━━ Excerto citado ━━
Onlyfans, AVN STARS, ManyVids, Twitter, Reddit. São vários os ciberespaços que não censuram conteúdos NSFW (not safe for work) ou de cariz sexual, servindo assim de palco para trabalhadores sexuais, que produzem, editam e gerem autonomamente as suas páginas. Para aceder às mesmas, é necessário pagar uma subscrição mensal que pode ir dos quatro aos 40 euros, ou ainda mais. Só em Março de 2020, a plataforma Onlyfans ganhou mais 3,5 milhões de inscrições, contando ainda com os cerca de 700 mil criadores de conteúdo inscritos, espalhados um pouco por todo o mundo, incluindo Portugal.

Deadly Raquel, com 21 anos, dedica-se a tempo inteiro à área, desde que ganhou coragem, e em 2019 começou a produzir material erótico online. Hoje em dia, conta com 14,2 mil gostos na página Onlyfans e mais de 50 mil seguidores no Twitter. Com os 800 a 900 euros que geralmente recebe, conseguiu sair de casa e ajudar a sua família, apesar de a mãe da jovem ser a única familiar que realmente sabe a origem do rendimento de Raquel. 

“É suficiente para mim. Consigo pagar a minha renda e investir mais em mim mesma, ir ao ginásio e comprar materiais para filmar conteúdo”, diz. Mas Raquel reforça que o valor nunca é certo e pode oscilar bastante: “O primeiro mês pode correr muito bem, porque és uma cara nova, um corpo novo e o pessoal gosta disso. Há quem faça logo dois mil euros, mas depois dos primeiros meses, os clientes começam a pedir coisas novas, inovadoras.”
━━━
━━ Registos guardados ━━
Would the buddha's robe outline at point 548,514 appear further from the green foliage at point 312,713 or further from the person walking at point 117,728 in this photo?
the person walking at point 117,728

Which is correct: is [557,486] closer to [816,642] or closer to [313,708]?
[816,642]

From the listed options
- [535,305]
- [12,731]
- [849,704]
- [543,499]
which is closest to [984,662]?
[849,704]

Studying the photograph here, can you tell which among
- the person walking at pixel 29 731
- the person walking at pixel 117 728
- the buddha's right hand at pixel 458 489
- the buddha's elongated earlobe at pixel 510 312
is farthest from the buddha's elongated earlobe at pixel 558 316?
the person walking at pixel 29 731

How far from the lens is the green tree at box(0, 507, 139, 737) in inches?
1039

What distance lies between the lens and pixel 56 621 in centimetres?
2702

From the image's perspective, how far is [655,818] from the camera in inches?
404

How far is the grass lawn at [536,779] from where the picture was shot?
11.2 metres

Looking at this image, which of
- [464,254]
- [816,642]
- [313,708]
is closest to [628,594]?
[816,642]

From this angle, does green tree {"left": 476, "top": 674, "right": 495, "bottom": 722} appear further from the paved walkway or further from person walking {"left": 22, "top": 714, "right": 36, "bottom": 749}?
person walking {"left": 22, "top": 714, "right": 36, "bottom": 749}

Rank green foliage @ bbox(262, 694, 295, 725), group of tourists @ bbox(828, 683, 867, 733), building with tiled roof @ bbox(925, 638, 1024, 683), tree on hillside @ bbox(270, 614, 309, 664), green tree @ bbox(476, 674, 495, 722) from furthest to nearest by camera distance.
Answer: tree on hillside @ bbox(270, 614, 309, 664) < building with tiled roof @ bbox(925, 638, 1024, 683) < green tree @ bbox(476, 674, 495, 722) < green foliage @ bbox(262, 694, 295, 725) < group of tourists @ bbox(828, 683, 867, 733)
━━━
━━ Registos guardados ━━
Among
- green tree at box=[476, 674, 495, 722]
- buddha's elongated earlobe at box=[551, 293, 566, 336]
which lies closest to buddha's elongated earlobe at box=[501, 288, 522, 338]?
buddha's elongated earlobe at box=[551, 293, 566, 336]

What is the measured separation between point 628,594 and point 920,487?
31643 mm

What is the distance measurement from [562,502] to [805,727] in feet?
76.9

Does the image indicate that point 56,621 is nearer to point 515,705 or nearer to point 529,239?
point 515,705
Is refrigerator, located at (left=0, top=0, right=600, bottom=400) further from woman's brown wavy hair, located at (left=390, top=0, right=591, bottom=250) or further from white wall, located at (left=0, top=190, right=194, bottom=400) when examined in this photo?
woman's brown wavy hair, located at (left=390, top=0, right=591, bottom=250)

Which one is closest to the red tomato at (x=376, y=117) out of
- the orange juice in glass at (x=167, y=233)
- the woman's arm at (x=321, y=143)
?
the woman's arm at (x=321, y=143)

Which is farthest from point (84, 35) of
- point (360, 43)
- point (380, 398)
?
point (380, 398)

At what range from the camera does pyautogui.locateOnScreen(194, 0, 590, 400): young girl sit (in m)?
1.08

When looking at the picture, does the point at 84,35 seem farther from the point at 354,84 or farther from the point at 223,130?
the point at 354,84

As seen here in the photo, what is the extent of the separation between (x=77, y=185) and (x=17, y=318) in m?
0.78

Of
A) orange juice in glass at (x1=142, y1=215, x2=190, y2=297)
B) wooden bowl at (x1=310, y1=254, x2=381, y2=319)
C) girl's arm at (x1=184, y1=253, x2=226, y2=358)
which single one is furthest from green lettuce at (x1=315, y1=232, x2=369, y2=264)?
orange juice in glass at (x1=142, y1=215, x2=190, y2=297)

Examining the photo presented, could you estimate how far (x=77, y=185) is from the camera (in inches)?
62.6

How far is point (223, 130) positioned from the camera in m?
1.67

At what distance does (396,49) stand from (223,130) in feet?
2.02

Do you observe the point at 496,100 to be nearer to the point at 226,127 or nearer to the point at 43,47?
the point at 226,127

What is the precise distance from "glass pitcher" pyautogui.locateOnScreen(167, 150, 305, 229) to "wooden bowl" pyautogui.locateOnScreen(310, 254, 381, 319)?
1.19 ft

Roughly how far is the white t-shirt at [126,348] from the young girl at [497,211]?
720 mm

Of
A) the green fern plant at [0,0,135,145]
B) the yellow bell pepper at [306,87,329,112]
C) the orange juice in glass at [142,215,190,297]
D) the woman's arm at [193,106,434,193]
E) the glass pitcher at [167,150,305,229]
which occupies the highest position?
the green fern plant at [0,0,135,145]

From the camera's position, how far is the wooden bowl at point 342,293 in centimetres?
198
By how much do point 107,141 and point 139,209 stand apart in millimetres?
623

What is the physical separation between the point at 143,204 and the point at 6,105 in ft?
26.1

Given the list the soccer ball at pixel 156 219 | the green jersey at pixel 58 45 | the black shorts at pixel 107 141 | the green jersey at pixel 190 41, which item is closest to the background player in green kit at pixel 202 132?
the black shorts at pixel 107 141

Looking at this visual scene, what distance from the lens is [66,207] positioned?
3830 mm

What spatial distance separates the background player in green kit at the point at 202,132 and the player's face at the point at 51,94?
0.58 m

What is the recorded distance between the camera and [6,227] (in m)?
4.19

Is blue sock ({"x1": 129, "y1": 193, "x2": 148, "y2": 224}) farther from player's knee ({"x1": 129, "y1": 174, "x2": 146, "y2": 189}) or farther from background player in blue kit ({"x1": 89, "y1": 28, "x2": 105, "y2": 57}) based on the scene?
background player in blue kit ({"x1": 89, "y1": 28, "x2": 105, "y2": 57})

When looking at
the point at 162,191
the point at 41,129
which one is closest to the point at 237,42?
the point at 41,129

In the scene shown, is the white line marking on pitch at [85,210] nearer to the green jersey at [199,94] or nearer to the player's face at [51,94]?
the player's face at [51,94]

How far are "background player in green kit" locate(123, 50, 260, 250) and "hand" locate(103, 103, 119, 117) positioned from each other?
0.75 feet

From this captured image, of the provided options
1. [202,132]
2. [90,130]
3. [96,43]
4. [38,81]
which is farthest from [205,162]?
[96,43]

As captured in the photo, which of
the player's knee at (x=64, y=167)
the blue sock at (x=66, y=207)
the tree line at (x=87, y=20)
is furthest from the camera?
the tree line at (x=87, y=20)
━━━
━━ Registos guardados ━━
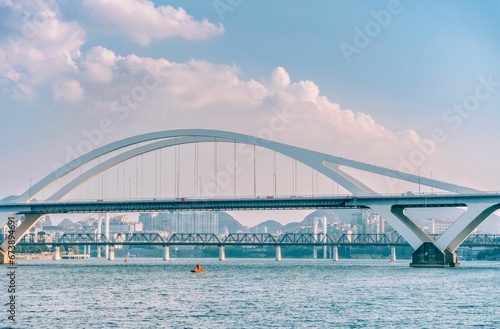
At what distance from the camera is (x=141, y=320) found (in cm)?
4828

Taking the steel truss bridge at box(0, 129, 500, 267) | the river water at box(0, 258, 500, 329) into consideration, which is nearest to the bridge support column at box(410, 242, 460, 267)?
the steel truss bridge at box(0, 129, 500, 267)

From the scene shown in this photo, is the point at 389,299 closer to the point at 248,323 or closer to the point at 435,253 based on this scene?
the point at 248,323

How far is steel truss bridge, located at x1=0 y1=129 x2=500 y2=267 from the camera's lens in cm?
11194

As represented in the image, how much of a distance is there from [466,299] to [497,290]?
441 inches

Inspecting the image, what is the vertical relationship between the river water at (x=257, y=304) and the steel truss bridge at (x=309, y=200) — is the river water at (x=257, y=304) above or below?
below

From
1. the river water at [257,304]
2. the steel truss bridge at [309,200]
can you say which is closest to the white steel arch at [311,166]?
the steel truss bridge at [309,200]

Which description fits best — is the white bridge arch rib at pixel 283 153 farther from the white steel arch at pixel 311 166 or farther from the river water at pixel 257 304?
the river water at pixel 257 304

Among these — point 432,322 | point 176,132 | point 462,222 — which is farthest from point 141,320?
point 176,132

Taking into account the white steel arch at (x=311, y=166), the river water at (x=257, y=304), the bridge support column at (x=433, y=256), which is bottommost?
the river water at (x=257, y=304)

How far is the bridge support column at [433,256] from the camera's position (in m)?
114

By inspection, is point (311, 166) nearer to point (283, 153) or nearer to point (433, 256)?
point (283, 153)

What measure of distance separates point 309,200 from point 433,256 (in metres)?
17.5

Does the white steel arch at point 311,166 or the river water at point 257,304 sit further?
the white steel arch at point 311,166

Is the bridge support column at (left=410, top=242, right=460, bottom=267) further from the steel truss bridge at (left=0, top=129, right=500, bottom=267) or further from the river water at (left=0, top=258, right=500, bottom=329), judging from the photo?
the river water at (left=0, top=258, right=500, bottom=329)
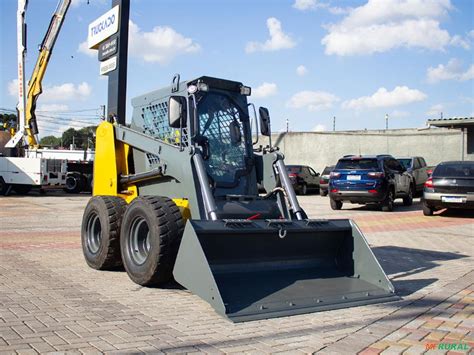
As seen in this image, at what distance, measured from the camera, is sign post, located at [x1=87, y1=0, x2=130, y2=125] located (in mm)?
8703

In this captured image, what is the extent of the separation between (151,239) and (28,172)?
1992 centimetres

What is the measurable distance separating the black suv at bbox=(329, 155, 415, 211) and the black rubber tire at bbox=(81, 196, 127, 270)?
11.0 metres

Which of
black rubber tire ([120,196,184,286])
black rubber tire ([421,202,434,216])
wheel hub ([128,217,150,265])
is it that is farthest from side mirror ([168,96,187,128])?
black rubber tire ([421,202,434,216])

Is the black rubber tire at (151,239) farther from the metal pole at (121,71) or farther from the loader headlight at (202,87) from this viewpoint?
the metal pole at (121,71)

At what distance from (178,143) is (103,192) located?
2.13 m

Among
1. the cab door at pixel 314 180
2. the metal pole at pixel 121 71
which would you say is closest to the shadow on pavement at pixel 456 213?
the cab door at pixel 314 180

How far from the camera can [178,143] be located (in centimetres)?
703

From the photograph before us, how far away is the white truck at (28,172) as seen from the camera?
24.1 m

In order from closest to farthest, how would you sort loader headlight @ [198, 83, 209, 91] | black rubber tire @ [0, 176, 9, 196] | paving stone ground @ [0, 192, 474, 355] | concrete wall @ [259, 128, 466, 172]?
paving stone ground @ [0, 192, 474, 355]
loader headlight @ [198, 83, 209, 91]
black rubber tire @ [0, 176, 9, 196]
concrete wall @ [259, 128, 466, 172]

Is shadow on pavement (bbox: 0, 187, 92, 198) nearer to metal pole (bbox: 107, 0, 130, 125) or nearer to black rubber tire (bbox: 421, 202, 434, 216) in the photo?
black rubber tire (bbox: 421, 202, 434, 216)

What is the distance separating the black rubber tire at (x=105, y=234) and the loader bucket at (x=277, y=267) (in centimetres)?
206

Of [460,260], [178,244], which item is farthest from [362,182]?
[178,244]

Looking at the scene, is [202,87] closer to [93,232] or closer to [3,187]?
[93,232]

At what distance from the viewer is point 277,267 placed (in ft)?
━━━
▸ **Tarefas e exercícios**
A. Responde a estas perguntas sobre o texto acerca das plataformas de conteúdo erótico:
(i) Quantas inscrições a mais ganhou a plataforma Onlyfans em março de 2020?
(ii) Em que ano começou Raquel a produzir material erótico online?
(iii) Quanto recebe Raquel geralmente?
B. Edita, por favor, os registos que vão desde a linha que contém "Is shadow on" até à linha que contém "At what distance from the viewer", trocando "metal pole" por "steel post". Apresenta apenas essas linhas, com tudo o resto inalterado.

▸ **Respostas corretas**
A.
(i) Mais 3,5 milhões de inscrições.
(ii) Em 2019.
(iii) Entre 800 e 900 euros.

B.
Is shadow on pavement (bbox: 0, 187, 92, 198) nearer to steel post (bbox: 107, 0, 130, 125) or nearer to black rubber tire (bbox: 421, 202, 434, 216) in the photo?
black rubber tire (bbox: 421, 202, 434, 216)

What is the distance separating the black rubber tire at (x=105, y=234) and the loader bucket at (x=277, y=267) (in centimetres)?
206

Of [460,260], [178,244], which item is farthest from [362,182]?
[178,244]

Looking at the scene, is [202,87] closer to [93,232] or closer to [3,187]?
[93,232]

At what distance from the viewer is point 277,267 placed (in ft)?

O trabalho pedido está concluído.